El mundo me había dicho quién debería ser. Cuando dije: “Quiero ser arqueólogo y estudiar otras culturas”, todos dijeron: “Deberías ser médico”.
Cuando dije: “Quiero ir a Julliard y estudiar música”, todos repitieron: “Deberías ser médico”. Cuando me enamoré de las artes creativas y dramáticas, todos gritaron: “Deberías ser médico”. Me hice médico.
Ahora, no estoy diciendo que me arrepienta de mi vida profesional. Pero digo que durante muchos años me olvidé de quién era, porque el mundo me dijo quién debía ser. Y lo que es peor, ni siquiera me di cuenta.
Con mis hijos adultos y viviendo sus propias vidas ocupadas, era el momento. Recordar quién era yo comenzó con mi mudanza a otro país, para comenzar otro capítulo en mi vida, con mi esposo, Michael. Y ha tenido tantos resultados favorables y sin embargo imprevistos.
Estoy recordando quién era y quería ser.
Sigo pensando que muchos de los sistemas de los EE. UU. están rotos, pero no puedo arreglarlos. Por otro lado, lo que estaba roto conmigo lo podía arreglar. Estoy recordando quién era y quién quería ser. Es como vivir otro sueño, un sueño centroamericano.
Me estoy sumergiendo en otra cultura y aprendiendo sobre muchas otras. vivir en costarica y ser parte de la comunidad es la primera parte de eso. El segundo se cumple al compartir mi vida con tantos expatriados de todo el mundo— Alemania , Inglaterra , Japón, México , Argentina …todos los vecinos.

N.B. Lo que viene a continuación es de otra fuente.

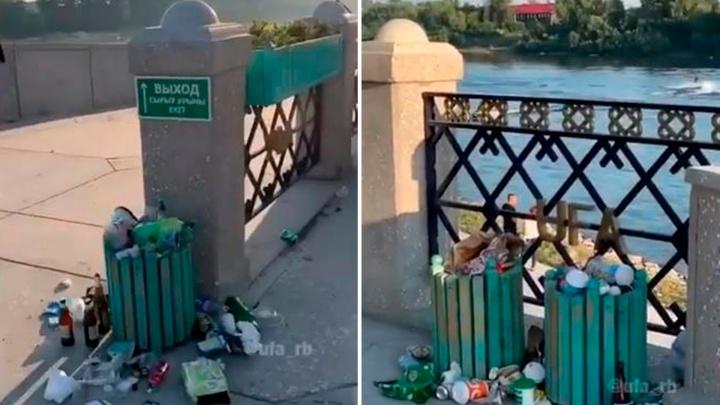 Переполненные урны и разбитые бутылки: жители Уфы сняли на видео замусоренную набережную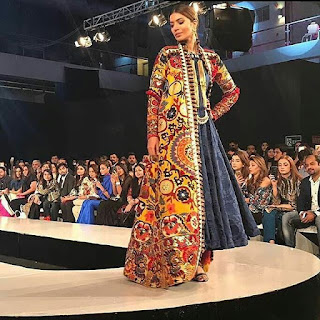Khadi-khas-collection-at-pfdc-sunsilk-fashion-week-2017-14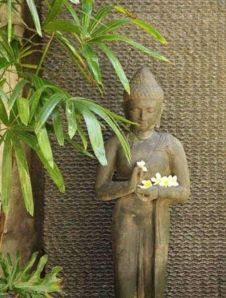Awesome Buddha Statue for Garden Decorations 35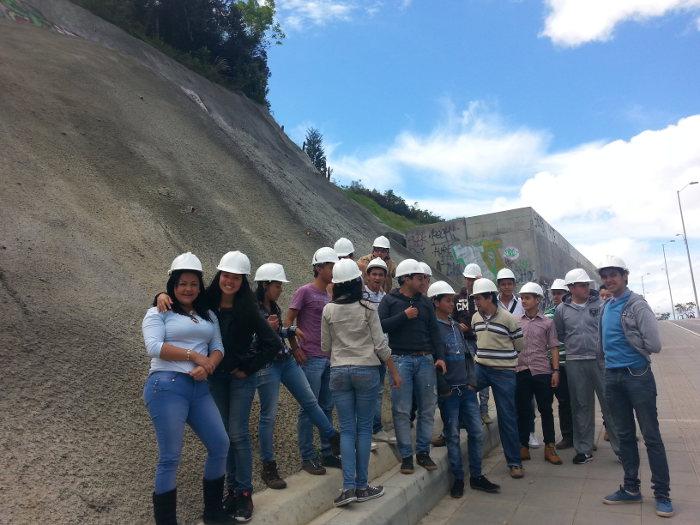 Futuros estudiantes de Ingeniería Civil en Facatativá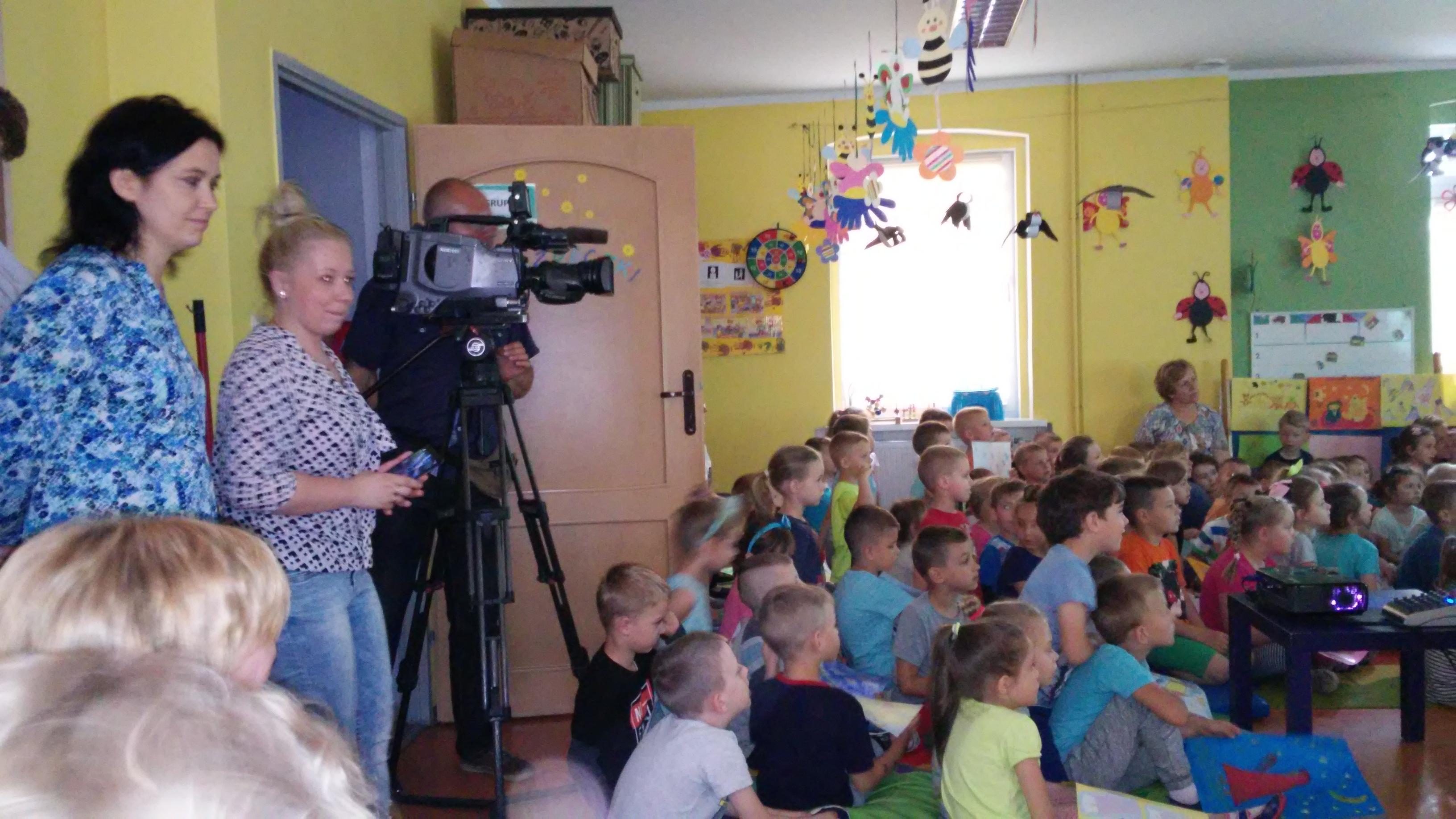 Ilustracja do informacji: TVP3 Gorzów na prapremierze teledysku w Szprotawie!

Solía tratar de encontrar un momento libre, un poco de tiempo no programado para tocar el piano, para aliviar el estrés del día. Ahora juego por puro placer, porque no tengo ninguno de esos viejos factores estresantes. Y como tengo tiempo, un bien que escaseaba en mi antigua vida, no tengo que robar 15 minutos para tocar piezas que ya conozco. Puedo estudiar y aprender cosas nuevas.
Mi lado creativo está floreciendo y se evidencia a través de tantos proyectos divertidos, locos y, a veces, nerds. (Finalmente encontré una manera de organizar el gabinete de especias de mi cocina: hice una 'tabla periódica' de especias). Tengo tiempo para ir al teatro en vivo nuevamente, ver obras famosas que conozco, pero en español, y familiarizarme con todo un mundo diferente de obras famosas del 'sur de la frontera'. Y un día, cuando confíe lo suficiente en mi español, volveré a pisar el escenario.
Además de todo, la vida que el mundo me dijo que debería vivir trajo consigo problemas de salud: presión arterial alta por demasiado estrés, demasiado peso y colesterol alto por comer basura a la carrera; sentimientos pesados que, en retrospectiva, solo pueden describirse como depresivos. Todos se han ido ahora.
Eso es un verdadero éxito.
Mi historia no es aislada. Todos mis amigos internacionales que se han adaptado a la vida aquí, liberándose para vivir un estilo de vida más simple, tienen historias similares. Por supuesto, los ticos (como se llaman a sí mismos los costarricenses) ya tenían todo eso resuelto. Estoy seguro de que es una de las principales razones por las que se encuentra en Costa Rica una de las cinco Zonas Azules del mundo (lugares donde un número excesivamente grande de personas lleva vidas saludables hasta los 100 años de edad).
Desafortunadamente, sé de personas que decidieron irse de los Estados Unidos porque no estaban contentas, y se quedaron así en Costa Rica. En mi opinión, ellos también estaban rotos, pero en lugar de darse cuenta de eso y convertirse en campeones de una nueva vida relajada, todavía miran el mundo que los rodea y se quejan de lo defectuoso que es. Tampoco están contentos con las cosas aquí. Quieren cambiarlo para que sea exactamente lo que dejaron en los EE. UU., donde los factores estresantes los devoraron. Nunca darse cuenta de que el verdadero obstáculo son ellos mismos.
Tal vez, solo tal vez, necesitan recordar quiénes eran antes de que el mundo les dijera quiénes eran. debería ser.